At noon the sea was still rough, the public rooms were deserted, and the staterooms full. But when the lunch bell rang, Nina demurely appeared, bringing with her a fresh, unruffled appearance, and, probably, her usual excellent appetite.

But there was something the matter with her, for when her husband rose from his seat with a relieved air and said, “I was afraid you were going to fail us,” she sat down without noticing him.

“May I give you some beef?” he went on, politely.

“No, thanks,” she said, briefly, “I wish some tongue,” and she glanced toward her right-hand neighbour, who immediately began to cut her thin slices.

Captain Fordyce frowned, and Nina, being quite well aware of it, wrinkled her own forehead in displeasure. He was the most jealous, tyrannical man ever created, and even the small matter of refusing to be served by him was sufficient to throw him in a temper. Yet there were sins worse than jealousy. Pray Heaven he was not guilty of them. Was he—could it be? What had Mr. Delessert meant by the few mysterious words he had spoken to her an hour previously? Her pretty face grew cold and hard as she calmly partook of a meal for which she had suddenly lost her appetite.

Captain Fordyce, reading her mind with his usual skill, though apparently he did not once look her way, was angry and uneasy. Some kind of an understanding existed between that tailor’s masterpiece and his shy New England wild flower. He saw it in the few words they addressed to each other, although the man was a model of reticent propriety, and the girl was cool and almost repellent in her remarks to him.

He listened to a question from the young man. “Are you going to venture on deck this afternoon?”

Nina politely but frigidly informed him that she did not know.

“The sea is not calm yet,” he observed, smoothly, “you had better have an escort.”

“Mrs. Fordyce is going up on the bridge with me,” observed the man at the head of the table, calmly surveying them both over his coffee-cup.

Nina remained severely non-committal until lunch was over, and her husband requested her to go and put on a warm jacket, and meet him by the large lamp outside the library.

Then she made a gesture of dissent. Her impulse was to do nothing of the kind.

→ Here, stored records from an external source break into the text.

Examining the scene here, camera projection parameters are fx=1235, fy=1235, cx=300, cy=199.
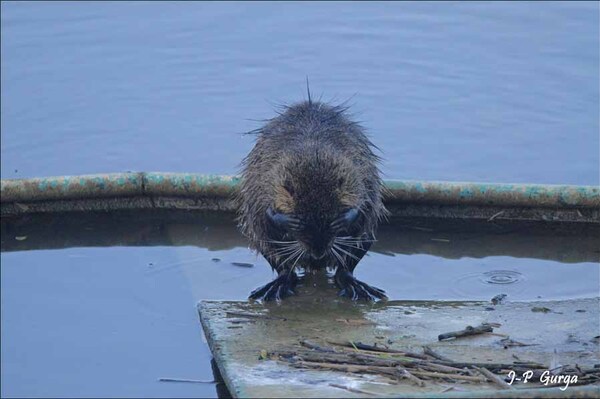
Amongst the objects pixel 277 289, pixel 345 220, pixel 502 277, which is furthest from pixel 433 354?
pixel 502 277

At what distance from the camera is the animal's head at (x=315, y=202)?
5.32 meters

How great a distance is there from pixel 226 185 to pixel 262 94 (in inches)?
96.5

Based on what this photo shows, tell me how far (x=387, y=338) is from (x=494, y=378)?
2.38 feet

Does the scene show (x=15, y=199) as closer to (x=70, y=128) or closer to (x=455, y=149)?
(x=70, y=128)

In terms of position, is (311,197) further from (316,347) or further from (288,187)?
(316,347)

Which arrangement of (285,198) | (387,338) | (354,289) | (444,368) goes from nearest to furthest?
(444,368)
(387,338)
(285,198)
(354,289)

To be disposed of in this arbitrary fashion was irritating to the last degree, especially in view of the partial and exciting revelations made to her by the young man of fascinating manners. She had better shut herself up in her room for the rest of the day. But it was so small and so dreary, and these new thoughts would be so teasing. Perhaps she could force that delinquent ’Steban into some admissions if she were to skilfully question him. And the invariable presence of one of the officers on the bridge would keep him from annoying her with any lover-like nonsense; so with a sigh she relented, donned a heavy jacket, pulled a tight-fitting cap over her brown head, and obediently made her way in the direction of the big lamp.